11:40 AM on 12/19/2010
Let each state decide how it wishes to implement health care reform, backed up by federal dollars. It used to be that credit card firms AND banks were regulated by each state. After lobbying Congress and suing for years, both industries were removed from state controls and governed by federal regulations and could do business anywhere they wanted. The result was that financial firms immediately gravitated to the one or two states that would give them carte blanche in their dealings with customers. Everyone's rates went up from 6.9% to 14.9% to 24.9% within a couple of decades.

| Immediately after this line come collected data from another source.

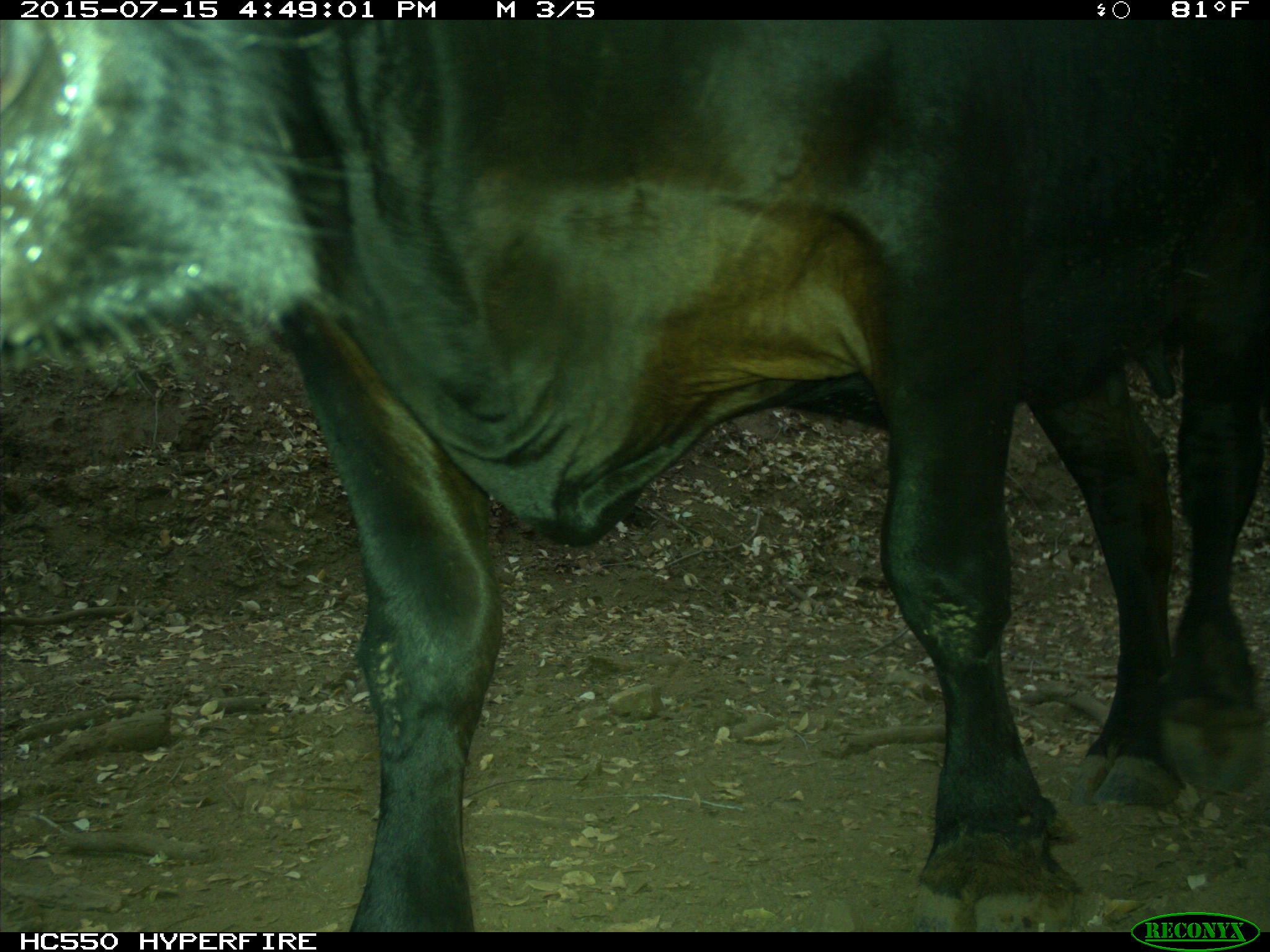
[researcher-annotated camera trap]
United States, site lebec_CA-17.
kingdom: Animalia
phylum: Chordata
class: Mammalia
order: Artiodactyla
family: Bovidae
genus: Bos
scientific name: Bos taurus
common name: domestic cow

A public option would be GOOD but federal control over the administration of health coverage is BAD. History has proven that as segments of our economy are placed under the control of the feds, states lose their ability to regulate those firms doing business within their borders. Eventually those firms all move to NDak or some other consumer-unfriendly state, rates go up dramatically while service suffers equally.
sanevoter
never missed a vote since 1965
12:12 PM on 12/19/2010
Please justify how fed control over adm. of health coverage is bad. Administration overhead is way lower than others and they process millions of claims for service each year. The new healthcare bill also removes some of the roadblocks to chasing and catching people committing fraud.
HUFFPOST SUPER USER
myth buster
03:38 PM on 12/19/2010
Show me where in the Constitution the Feds have jurisdiction over this matter.
11:39 AM on 12/19/2010
This is a good observation and may be an important factor. Other countries that have mandatory health insurance purchase (not the best choice, IMHO) at least have a fixed minimum benefit package that all health insurance sellers must offer to all citizens at the same price. This plan left the consumer to guess what benefit package they need and left the companies free to charge what ever they wanted. No direct comparison was possible, so no competition.

To compare the mandated health insurance purchase to a forced automobile purchase: You are required to buy an automobile that you must guess how far you will drive ahead of time, you will pay additional costs every time you actually use it and the it will cost you more to buy it if you are older or need to go farther. Plus, you don't actually get to see the car in action ahead of time, but you can buy a different car next year, if you can prove you bought one this year, otherwise it will cost you more. If your car is not expensive enough, based on your income, we will fine you. Can't see how anyone would stand still for buying a car that way.
sanevoter
never missed a vote since 1965
11:11 AM on 12/19/2010
This is a good time to replace the mandate to purchase insurance component with a new law requiring everyone without health insurance to pay their entire hospital and doctors bills or go to jail. There can be no negotiating for lower charges, but people could negotiate a payment schedule. This way they retain the right to care and lose the right to freeload off the rest of us. Or we could just expand Medicare to everyone, which we should have done in the first place.